Tuesday, October 07, 2008

days of repentance - holy days

These are the Holy Days where fasting and focusing on the Almighty takes place for both the Jew and the Muslim.

These religious and High Holidays (Ramadan, Rosh Hashana and Yom Kippur) are days of sweetness, purification, self-evaluation and self-sacrifice.

They are the days used as reminders where every Image Bearers will not escape that final day of divine reckoning with the Almighty where the sheep and the goat will be separated.

None of us can escape this present day opportunity that comes to search our hearts and see what wicked way resides in the secret recesses of our souls.

And how very interesting the timing of such an opportunity for all of us - as Judgment Day has indeed fallen on the greed, corruption and spilt blood on Wall Street. Is money not the gauge that reveals where a heart is toward Who God is?

A religious journal I occasionally read sites authors and financial advisers, James Dale Davidson and Sir William Rees-Mogg, who wrote in their book Blood in the Streets about their intrigue with the aspect of timing apparent in economic cycles:

"Even more mysterious is the strange tendency for major crashes to occur in the autumn, especially in October. For example, September 18, 1873; October 29, 1929; October 6, 1932; October 18, 1937; October 19, 1987; and October 13, 1989. Each of these dramatic results, among the largest drops ever recorded, occurred in the fall. The old view would be to argue that this is only coincidence, which of course is possible. Most likely some factor we do not now understand increases the vulnerability to selloffs in the fall."

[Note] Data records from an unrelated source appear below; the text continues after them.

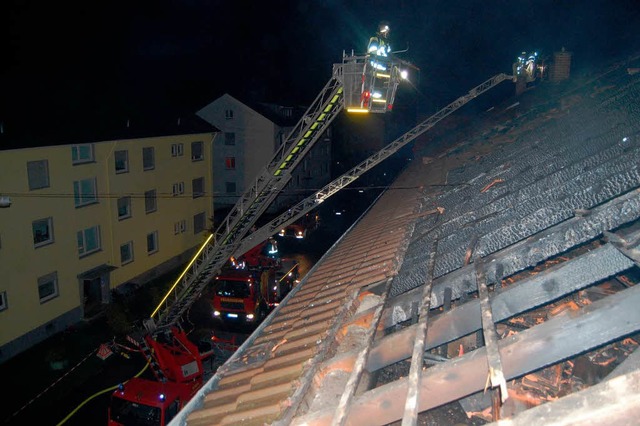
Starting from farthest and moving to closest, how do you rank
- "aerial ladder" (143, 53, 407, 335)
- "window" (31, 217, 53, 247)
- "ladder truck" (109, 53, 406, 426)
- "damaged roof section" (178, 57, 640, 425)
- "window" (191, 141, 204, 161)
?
"window" (191, 141, 204, 161)
"window" (31, 217, 53, 247)
"aerial ladder" (143, 53, 407, 335)
"ladder truck" (109, 53, 406, 426)
"damaged roof section" (178, 57, 640, 425)

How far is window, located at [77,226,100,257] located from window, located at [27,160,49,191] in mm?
2313

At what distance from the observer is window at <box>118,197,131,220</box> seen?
17.9 metres

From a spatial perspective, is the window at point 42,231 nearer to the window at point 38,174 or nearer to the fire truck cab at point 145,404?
the window at point 38,174

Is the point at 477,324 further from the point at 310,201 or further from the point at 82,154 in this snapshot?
the point at 82,154

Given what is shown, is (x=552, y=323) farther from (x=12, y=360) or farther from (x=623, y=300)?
(x=12, y=360)

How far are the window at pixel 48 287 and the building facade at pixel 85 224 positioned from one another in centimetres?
3

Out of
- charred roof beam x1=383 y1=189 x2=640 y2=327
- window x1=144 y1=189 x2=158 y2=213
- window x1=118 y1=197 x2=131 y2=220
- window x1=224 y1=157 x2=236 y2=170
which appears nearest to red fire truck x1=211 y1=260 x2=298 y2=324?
window x1=118 y1=197 x2=131 y2=220

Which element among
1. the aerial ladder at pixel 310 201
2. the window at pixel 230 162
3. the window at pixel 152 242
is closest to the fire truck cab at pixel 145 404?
the aerial ladder at pixel 310 201

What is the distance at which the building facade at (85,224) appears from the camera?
1348 cm

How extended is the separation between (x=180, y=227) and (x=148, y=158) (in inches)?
150

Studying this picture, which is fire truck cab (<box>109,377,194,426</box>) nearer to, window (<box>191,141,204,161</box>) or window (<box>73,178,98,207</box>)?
window (<box>73,178,98,207</box>)

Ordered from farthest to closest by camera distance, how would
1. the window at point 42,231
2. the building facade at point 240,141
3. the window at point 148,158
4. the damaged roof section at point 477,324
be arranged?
the building facade at point 240,141 → the window at point 148,158 → the window at point 42,231 → the damaged roof section at point 477,324

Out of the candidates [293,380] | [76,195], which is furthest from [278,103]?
[293,380]

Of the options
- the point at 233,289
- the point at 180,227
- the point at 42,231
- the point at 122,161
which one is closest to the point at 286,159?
the point at 233,289
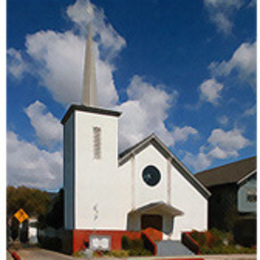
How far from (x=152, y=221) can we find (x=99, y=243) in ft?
15.9

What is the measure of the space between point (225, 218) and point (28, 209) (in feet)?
63.7

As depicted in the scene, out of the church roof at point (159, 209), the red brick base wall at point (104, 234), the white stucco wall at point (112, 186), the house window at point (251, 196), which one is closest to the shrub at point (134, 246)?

The culmination of these religious holidays (both Jew and Muslim) signal the process of coming back to the Almighty. But if this coming back to the Almighty ends only at the culmination of this religious holiday and is not lived day in and day out with thought of The Divinely Appointed Final Judgment (Judgment Seat of Christ and the Great White Throne) without reconciled thought about the Incarnate Christ's sacrifice for all atonement, then I conjecture to ask, "What good is your sacrifice? For it's a sacrifice made by the hands of man and not the heart of a God who is seeking a personal relationship with those He created."